La Iglesia comprendió desde los Apóstoles que la fracción del pan eucarístico era el lugar donde Cristo daba a comer su cuerpo y a beber su sangre. La fe eucarística tiene fundamento apostólico y la celebración eucarística obedece a la palabra de Cristo al mandar a los Apóstoles hacer conmemoración de su entrega por nosotros. En la Eucaristía el pan y el vino presentados al Padre son transformados por la acción del Espíritu Santo en el cuerpo y sangre del Salvador. Dice por eso san Cirilo de Alejandría comentando la celebración eucarística: «Podríamos temer con un santo temor, al ver en los altares de nuestras iglesias esta carne y sangre de nuestro Señor. Humillado por nuestras faltas, Dios infunde su poder de vida en aquello que ofrecemos. Transforma efectivamente aquello (que ofrecemos) en su carne, por la que participamos de su vida, en aquel cuerpo que nos sustenta y esparce en nosotros la semilla portadora de vida. No dudemos de esta verdad» (ibid.). Sí es necesario repetirlo: la falta de fe en la Eucaristía es síntoma de la crisis de fe en Cristo como Hijo de Dios.

La Eucaristía es la meta de la evangelización y la fuente de la vida cristiana, que da pruebas de autenticidad en la práctica del amor al prójimo.
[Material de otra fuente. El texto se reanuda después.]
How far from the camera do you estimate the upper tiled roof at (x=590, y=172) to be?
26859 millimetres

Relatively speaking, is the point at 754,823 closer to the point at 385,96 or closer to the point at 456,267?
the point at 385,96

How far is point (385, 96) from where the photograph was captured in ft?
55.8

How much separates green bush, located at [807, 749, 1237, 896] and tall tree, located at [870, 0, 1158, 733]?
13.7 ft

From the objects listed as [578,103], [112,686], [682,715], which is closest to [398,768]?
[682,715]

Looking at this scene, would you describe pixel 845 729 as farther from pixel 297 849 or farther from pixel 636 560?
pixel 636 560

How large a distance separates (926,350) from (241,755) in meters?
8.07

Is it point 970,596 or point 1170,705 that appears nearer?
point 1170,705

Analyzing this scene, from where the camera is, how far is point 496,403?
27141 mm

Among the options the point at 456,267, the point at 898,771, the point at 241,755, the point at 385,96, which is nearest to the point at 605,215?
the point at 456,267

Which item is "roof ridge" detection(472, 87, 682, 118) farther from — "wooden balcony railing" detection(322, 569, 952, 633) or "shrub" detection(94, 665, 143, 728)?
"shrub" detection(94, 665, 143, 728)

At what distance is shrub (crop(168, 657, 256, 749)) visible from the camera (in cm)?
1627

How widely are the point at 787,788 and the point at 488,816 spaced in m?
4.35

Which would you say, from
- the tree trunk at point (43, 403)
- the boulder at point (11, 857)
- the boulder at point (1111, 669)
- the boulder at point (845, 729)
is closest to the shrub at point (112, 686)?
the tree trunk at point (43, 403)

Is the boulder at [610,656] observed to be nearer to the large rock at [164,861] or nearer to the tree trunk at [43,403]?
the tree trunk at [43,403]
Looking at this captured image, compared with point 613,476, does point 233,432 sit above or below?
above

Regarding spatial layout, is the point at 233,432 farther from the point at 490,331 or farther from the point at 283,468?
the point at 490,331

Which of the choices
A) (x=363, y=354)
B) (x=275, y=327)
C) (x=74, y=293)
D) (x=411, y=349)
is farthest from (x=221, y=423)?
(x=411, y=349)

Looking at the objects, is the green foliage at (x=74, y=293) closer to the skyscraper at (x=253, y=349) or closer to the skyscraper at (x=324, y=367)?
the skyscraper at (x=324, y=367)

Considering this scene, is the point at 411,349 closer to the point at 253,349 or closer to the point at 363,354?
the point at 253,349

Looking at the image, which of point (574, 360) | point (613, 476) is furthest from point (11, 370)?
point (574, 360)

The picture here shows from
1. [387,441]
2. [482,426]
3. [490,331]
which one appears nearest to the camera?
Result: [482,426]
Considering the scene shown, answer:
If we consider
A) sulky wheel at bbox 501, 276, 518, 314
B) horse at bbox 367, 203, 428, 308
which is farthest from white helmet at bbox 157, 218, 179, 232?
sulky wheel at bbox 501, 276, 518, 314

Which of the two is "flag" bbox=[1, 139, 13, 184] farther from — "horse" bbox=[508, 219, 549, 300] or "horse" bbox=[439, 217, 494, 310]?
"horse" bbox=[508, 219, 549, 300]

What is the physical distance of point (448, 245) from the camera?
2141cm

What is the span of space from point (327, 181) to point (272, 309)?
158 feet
No es posible ser cristiano y no vivir de la Eucaristía, que es fuente de la dimana el amor al prójimo como conducta de vida cristiana. Si la Eucaristía es el sacramento del amor de Dios por nosotros revelado en la entrega de su Hijo por la vida del mundo, se hace necesario concluir con san Juan: “Queridos, si Dios nos ha amado de esta manera, también nosotros debemos amarnos unos a otros (…) Si nos amamos unos a otros, Dios mora en nosotros y su amor ha llegado a nosotros a la perfección” (1 Jn 4,11-12). La lógica del amor al prójimo arranca del amor de Dios revelado en Cristo. Por eso, el apóstol concluye haciendo del amor al prójimo la prueba fehaciente del verdadero amor a Dios.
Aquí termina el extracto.